■ ITEMS ■
════════════════

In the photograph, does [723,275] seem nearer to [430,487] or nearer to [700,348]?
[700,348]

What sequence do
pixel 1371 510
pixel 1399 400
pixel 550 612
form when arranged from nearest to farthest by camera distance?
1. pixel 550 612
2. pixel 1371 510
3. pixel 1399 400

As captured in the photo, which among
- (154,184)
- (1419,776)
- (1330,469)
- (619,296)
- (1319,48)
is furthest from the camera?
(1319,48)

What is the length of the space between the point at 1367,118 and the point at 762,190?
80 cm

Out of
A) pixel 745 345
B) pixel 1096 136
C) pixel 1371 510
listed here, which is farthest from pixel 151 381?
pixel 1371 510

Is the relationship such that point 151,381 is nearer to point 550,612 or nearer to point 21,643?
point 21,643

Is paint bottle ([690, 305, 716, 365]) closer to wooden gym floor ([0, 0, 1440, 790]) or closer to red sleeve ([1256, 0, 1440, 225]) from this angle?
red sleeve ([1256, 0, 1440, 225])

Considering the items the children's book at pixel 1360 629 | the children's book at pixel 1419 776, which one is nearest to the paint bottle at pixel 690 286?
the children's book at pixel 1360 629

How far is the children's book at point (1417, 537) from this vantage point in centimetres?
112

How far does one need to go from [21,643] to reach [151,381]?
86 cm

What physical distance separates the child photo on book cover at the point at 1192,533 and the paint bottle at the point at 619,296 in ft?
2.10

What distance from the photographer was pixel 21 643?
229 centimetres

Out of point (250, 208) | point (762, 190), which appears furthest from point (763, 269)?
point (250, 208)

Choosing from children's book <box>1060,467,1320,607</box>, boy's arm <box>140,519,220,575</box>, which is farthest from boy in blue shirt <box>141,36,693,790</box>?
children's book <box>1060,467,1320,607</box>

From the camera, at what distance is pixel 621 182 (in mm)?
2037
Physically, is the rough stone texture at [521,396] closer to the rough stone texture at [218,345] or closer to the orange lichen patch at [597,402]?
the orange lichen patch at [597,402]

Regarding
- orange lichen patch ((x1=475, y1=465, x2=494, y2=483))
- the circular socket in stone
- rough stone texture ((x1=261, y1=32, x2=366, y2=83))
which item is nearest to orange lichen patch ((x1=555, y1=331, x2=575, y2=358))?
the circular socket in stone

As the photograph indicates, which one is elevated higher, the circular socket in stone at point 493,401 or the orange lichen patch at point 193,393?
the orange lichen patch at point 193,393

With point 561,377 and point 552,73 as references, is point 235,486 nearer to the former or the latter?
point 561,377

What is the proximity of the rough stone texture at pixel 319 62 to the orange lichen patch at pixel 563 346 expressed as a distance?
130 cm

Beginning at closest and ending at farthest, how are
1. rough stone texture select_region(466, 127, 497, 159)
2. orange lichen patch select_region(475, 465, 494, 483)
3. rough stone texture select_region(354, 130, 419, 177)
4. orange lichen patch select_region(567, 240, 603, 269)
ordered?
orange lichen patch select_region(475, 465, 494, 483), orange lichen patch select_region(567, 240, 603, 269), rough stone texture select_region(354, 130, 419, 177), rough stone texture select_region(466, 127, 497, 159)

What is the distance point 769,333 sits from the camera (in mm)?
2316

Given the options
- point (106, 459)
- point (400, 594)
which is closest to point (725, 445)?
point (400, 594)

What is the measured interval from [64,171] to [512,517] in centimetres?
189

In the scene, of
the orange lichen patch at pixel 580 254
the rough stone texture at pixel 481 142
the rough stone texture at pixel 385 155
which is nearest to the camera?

════════════════

■ THE EXERCISE ■
Reproduce every one of the rows above verbatim, line for line.

■ THE COMPLETED TASK ■
In the photograph, does [723,275] seem nearer to [430,487] or nearer to [700,348]?
[700,348]

What sequence do
pixel 1371 510
pixel 1399 400
pixel 550 612
form when arranged from nearest to farthest by camera distance?
1. pixel 550 612
2. pixel 1371 510
3. pixel 1399 400

As captured in the photo, which among
- (154,184)
- (1419,776)
- (1330,469)
- (619,296)
- (1319,48)
is furthest from the camera?
(1319,48)

What is the length of the space between the point at 1367,118 and the point at 762,190?
80 cm

Out of
A) pixel 745 345
B) pixel 1096 136
C) pixel 1371 510
listed here, which is farthest from pixel 151 381?
pixel 1371 510

Is the relationship such that point 151,381 is nearer to point 550,612 or nearer to point 21,643?
point 21,643

Is paint bottle ([690, 305, 716, 365]) closer to wooden gym floor ([0, 0, 1440, 790]) or closer to red sleeve ([1256, 0, 1440, 225]) from this angle?
red sleeve ([1256, 0, 1440, 225])

Considering the items the children's book at pixel 1360 629 | the children's book at pixel 1419 776, which one is nearest to the paint bottle at pixel 690 286?
the children's book at pixel 1360 629

How far is the children's book at point (1417, 537) from this vantage point in centimetres?
112

How far does one need to go from [21,643] to reach [151,381]?
86 cm

What physical distance separates the child photo on book cover at the point at 1192,533 and the paint bottle at the point at 619,296 in ft?
2.10

What distance from the photographer was pixel 21 643?
229 centimetres

Out of point (250, 208) | point (762, 190), which appears furthest from point (763, 269)?
point (250, 208)

Choosing from children's book <box>1060,467,1320,607</box>, boy's arm <box>140,519,220,575</box>, which is farthest from boy in blue shirt <box>141,36,693,790</box>?
children's book <box>1060,467,1320,607</box>

From the camera, at what distance is pixel 621 182 (in mm)?
2037
Physically, is the rough stone texture at [521,396] closer to the rough stone texture at [218,345] or closer to the orange lichen patch at [597,402]?
the orange lichen patch at [597,402]

Regarding
- orange lichen patch ((x1=475, y1=465, x2=494, y2=483))
- the circular socket in stone
- rough stone texture ((x1=261, y1=32, x2=366, y2=83))
which item is nearest to orange lichen patch ((x1=555, y1=331, x2=575, y2=358))?
the circular socket in stone

As the photograph indicates, which one is elevated higher, the circular socket in stone at point 493,401 or the orange lichen patch at point 193,393?
the orange lichen patch at point 193,393

With point 561,377 and point 552,73 as references, is point 235,486 nearer to the former or the latter?
point 561,377

What is the proximity of the rough stone texture at pixel 319 62 to the orange lichen patch at pixel 563 346 expressed as a distance?
130 cm

Beginning at closest and ending at farthest, how are
1. rough stone texture select_region(466, 127, 497, 159)
2. orange lichen patch select_region(475, 465, 494, 483)
3. rough stone texture select_region(354, 130, 419, 177)
4. orange lichen patch select_region(567, 240, 603, 269)
ordered?
orange lichen patch select_region(475, 465, 494, 483), orange lichen patch select_region(567, 240, 603, 269), rough stone texture select_region(354, 130, 419, 177), rough stone texture select_region(466, 127, 497, 159)

What is the distance point 769,333 sits from the camera (in mm)?
2316

Given the options
- point (106, 459)
- point (400, 594)
which is closest to point (725, 445)?
point (400, 594)

What is the measured interval from [64,171] to [512,517] in centimetres?
189

In the scene, of
the orange lichen patch at pixel 580 254
the rough stone texture at pixel 481 142
the rough stone texture at pixel 385 155
which is nearest to the camera?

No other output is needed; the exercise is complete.